▶ _Dataset entries_:
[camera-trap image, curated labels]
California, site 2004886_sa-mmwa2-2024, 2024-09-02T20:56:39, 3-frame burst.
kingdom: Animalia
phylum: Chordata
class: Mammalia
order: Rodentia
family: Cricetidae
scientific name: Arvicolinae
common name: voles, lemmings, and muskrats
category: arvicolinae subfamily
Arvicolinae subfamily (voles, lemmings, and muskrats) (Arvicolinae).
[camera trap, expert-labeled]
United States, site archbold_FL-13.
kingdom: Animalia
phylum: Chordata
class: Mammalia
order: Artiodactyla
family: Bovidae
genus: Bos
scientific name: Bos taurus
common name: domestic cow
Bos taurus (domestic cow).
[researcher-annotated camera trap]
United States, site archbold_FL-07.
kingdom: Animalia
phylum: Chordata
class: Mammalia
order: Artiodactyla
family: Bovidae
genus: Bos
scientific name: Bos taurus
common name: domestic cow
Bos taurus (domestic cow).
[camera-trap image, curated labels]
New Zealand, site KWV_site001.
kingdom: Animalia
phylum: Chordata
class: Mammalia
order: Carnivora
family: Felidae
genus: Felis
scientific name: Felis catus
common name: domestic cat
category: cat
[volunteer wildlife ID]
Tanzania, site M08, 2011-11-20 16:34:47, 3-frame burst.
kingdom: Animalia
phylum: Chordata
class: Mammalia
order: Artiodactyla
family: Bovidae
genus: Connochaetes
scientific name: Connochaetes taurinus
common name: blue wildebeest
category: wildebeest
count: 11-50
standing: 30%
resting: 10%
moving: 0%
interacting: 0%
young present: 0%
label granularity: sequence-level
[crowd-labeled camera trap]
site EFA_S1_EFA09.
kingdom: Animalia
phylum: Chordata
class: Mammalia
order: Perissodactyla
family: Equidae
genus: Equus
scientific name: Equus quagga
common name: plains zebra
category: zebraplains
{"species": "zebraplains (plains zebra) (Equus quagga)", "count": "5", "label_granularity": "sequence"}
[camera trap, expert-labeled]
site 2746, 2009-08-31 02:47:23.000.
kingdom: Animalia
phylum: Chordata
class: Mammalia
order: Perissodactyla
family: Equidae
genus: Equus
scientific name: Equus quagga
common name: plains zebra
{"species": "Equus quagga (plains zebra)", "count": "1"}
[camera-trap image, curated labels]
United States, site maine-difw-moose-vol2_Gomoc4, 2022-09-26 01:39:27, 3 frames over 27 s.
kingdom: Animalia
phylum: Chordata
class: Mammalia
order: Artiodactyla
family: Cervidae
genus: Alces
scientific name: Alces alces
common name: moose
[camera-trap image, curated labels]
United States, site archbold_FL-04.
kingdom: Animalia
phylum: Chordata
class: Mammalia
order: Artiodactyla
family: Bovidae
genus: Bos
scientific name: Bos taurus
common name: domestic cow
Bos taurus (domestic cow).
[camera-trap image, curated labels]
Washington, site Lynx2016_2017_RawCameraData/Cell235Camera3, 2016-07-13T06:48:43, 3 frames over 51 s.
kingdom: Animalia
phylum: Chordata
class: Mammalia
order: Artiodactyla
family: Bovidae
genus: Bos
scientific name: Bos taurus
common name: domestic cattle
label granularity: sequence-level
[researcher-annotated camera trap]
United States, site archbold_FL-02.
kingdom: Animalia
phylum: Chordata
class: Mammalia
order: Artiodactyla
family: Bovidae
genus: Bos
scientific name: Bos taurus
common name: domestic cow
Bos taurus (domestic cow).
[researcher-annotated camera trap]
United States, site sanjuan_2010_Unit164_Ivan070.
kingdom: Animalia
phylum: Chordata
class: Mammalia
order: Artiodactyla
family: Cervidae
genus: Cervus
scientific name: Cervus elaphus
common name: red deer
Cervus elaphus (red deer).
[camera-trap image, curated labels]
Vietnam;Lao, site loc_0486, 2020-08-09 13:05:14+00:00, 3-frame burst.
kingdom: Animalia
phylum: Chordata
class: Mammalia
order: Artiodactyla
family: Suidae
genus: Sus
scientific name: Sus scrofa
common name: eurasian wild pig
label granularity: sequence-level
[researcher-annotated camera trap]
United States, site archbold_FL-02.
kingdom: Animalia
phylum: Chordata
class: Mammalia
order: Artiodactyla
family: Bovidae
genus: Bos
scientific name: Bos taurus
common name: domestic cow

▶ _Task to carry out_: Output each record precisely as given.

▶ _Task output_:
[camera-trap image, curated labels]
California, site 2004886_sa-mmwa2-2024, 2024-09-02T20:56:39, 3-frame burst.
kingdom: Animalia
phylum: Chordata
class: Mammalia
order: Rodentia
family: Cricetidae
scientific name: Arvicolinae
common name: voles, lemmings, and muskrats
category: arvicolinae subfamily
Arvicolinae subfamily (voles, lemmings, and muskrats) (Arvicolinae).
[camera trap, expert-labeled]
United States, site archbold_FL-13.
kingdom: Animalia
phylum: Chordata
class: Mammalia
order: Artiodactyla
family: Bovidae
genus: Bos
scientific name: Bos taurus
common name: domestic cow
Bos taurus (domestic cow).
[researcher-annotated camera trap]
United States, site archbold_FL-07.
kingdom: Animalia
phylum: Chordata
class: Mammalia
order: Artiodactyla
family: Bovidae
genus: Bos
scientific name: Bos taurus
common name: domestic cow
Bos taurus (domestic cow).
[camera-trap image, curated labels]
New Zealand, site KWV_site001.
kingdom: Animalia
phylum: Chordata
class: Mammalia
order: Carnivora
family: Felidae
genus: Felis
scientific name: Felis catus
common name: domestic cat
category: cat
[volunteer wildlife ID]
Tanzania, site M08, 2011-11-20 16:34:47, 3-frame burst.
kingdom: Animalia
phylum: Chordata
class: Mammalia
order: Artiodactyla
family: Bovidae
genus: Connochaetes
scientific name: Connochaetes taurinus
common name: blue wildebeest
category: wildebeest
count: 11-50
standing: 30%
resting: 10%
moving: 0%
interacting: 0%
young present: 0%
label granularity: sequence-level
[crowd-labeled camera trap]
site EFA_S1_EFA09.
kingdom: Animalia
phylum: Chordata
class: Mammalia
order: Perissodactyla
family: Equidae
genus: Equus
scientific name: Equus quagga
common name: plains zebra
category: zebraplains
{"species": "zebraplains (plains zebra) (Equus quagga)", "count": "5", "label_granularity": "sequence"}
[camera trap, expert-labeled]
site 2746, 2009-08-31 02:47:23.000.
kingdom: Animalia
phylum: Chordata
class: Mammalia
order: Perissodactyla
family: Equidae
genus: Equus
scientific name: Equus quagga
common name: plains zebra
{"species": "Equus quagga (plains zebra)", "count": "1"}
[camera-trap image, curated labels]
United States, site maine-difw-moose-vol2_Gomoc4, 2022-09-26 01:39:27, 3 frames over 27 s.
kingdom: Animalia
phylum: Chordata
class: Mammalia
order: Artiodactyla
family: Cervidae
genus: Alces
scientific name: Alces alces
common name: moose
[camera-trap image, curated labels]
United States, site archbold_FL-04.
kingdom: Animalia
phylum: Chordata
class: Mammalia
order: Artiodactyla
family: Bovidae
genus: Bos
scientific name: Bos taurus
common name: domestic cow
Bos taurus (domestic cow).
[camera-trap image, curated labels]
Washington, site Lynx2016_2017_RawCameraData/Cell235Camera3, 2016-07-13T06:48:43, 3 frames over 51 s.
kingdom: Animalia
phylum: Chordata
class: Mammalia
order: Artiodactyla
family: Bovidae
genus: Bos
scientific name: Bos taurus
common name: domestic cattle
label granularity: sequence-level
[researcher-annotated camera trap]
United States, site archbold_FL-02.
kingdom: Animalia
phylum: Chordata
class: Mammalia
order: Artiodactyla
family: Bovidae
genus: Bos
scientific name: Bos taurus
common name: domestic cow
Bos taurus (domestic cow).
[researcher-annotated camera trap]
United States, site sanjuan_2010_Unit164_Ivan070.
kingdom: Animalia
phylum: Chordata
class: Mammalia
order: Artiodactyla
family: Cervidae
genus: Cervus
scientific name: Cervus elaphus
common name: red deer
Cervus elaphus (red deer).
[camera-trap image, curated labels]
Vietnam;Lao, site loc_0486, 2020-08-09 13:05:14+00:00, 3-frame burst.
kingdom: Animalia
phylum: Chordata
class: Mammalia
order: Artiodactyla
family: Suidae
genus: Sus
scientific name: Sus scrofa
common name: eurasian wild pig
label granularity: sequence-level
[researcher-annotated camera trap]
United States, site archbold_FL-02.
kingdom: Animalia
phylum: Chordata
class: Mammalia
order: Artiodactyla
family: Bovidae
genus: Bos
scientific name: Bos taurus
common name: domestic cow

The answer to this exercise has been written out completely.